Hate to interrupt here, but I'm George Ziemann. I'd like to correct a small error in the original post. What I said was that mp3s were ads for the actual recording. They ARE inferior because they only contain 10 percent of the original data. Maybe YOU (that's a very non-specific "you") can't hear the difference between a 128 bps mp3 and a 44.1kbps 16-bit recording, but I can. And it doesn't matter if you think it's immoral or not. It's my music and I should have the option of being a total moron and giving away crappy copies of my music for free if I want to. I can reach a global audience at a cost of $20 a month. Once I've made a CD, the mp3 costs ABSOLUTELY NOTHING to produce. As a result, I no longer need a record company. Record labels were invented to help the artist connect with their customers. Now they merely stand in the way. We don't need them any more, unless they successfully criminalize the sharing of mp3 files, in which case they gain complete control over my ability to make a living as a recording artist. Again.
Because one of them adds bogus costs like charging extra for "experimental media" until there's almost nothing left and then takes your copyrights, claiming you did "work for hire" for them. That's why.

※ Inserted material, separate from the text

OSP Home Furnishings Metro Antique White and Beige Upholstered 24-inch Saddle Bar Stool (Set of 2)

Money for nothing, pix for free
If a major label decides you're not making them enough money, they just refuse to release anything else you create. But you're still under contract, so you can't release it through anyone else, or record for anyone else without their permission, until the contract expires. The usual expiry period is 8 years. During that time, anything you create is owned by the corporation, and goes into their big pit of never-to-be-released recordings.
(Yes, I know someone whose career was ruined this way.)

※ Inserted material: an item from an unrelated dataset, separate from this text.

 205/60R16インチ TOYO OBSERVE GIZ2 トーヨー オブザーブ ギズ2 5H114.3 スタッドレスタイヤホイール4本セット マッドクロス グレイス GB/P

GCHQ Quantum Insert installed. If only our tongues were made of glass, how much more careful we would be when we speak
From a legal standpoint, it is fairly clear, The White Stripes copied the lyrics and gave no credit and no royalties to the actual author. What is interesting is the moral or even economic dilemma: The White Stripes almost certainly did nothing to harm the movie Citizen Kane. In fact, they probably inspired some people to watch the movie who otherwise would not have watched it. Economically, the products are non-competing, as one who wants to watch a movie will not susbstitute a song for the movie, and vice versa.
Just curious as to /.ers opinions on the matter.
The music industry, due to their own incompetence and lack of creativity, is unable to provide people with what they want - easy, reasonably priced access to music.
Instead of seeing this as it is and doing something about it, the music industry has entered a self-destructive pattern of denial and blame. The RIAA's arguments are akin to the emperor's new clothes: Nothing at all, backed by enormous power.
But, in the long run, all the power in the world cannot keep alive the network of lies, distortions, and lawsuits. We are in a transitory period.
Sooner or later, a service or company will emerge that will give us what we want. For me, a $5-download-album@256k music service would be sufficient (sorry, no 95% profit margins). Easy. Convenient. Good quality. Give $2,50 to the artists, divide the rest among the distributors. Doesn't sound hard, does it?
George Ziemann asks what we can do: The answer is: Nothing. All we have to do is sit back and wait for them to collapse. And share files with friends in the meantime.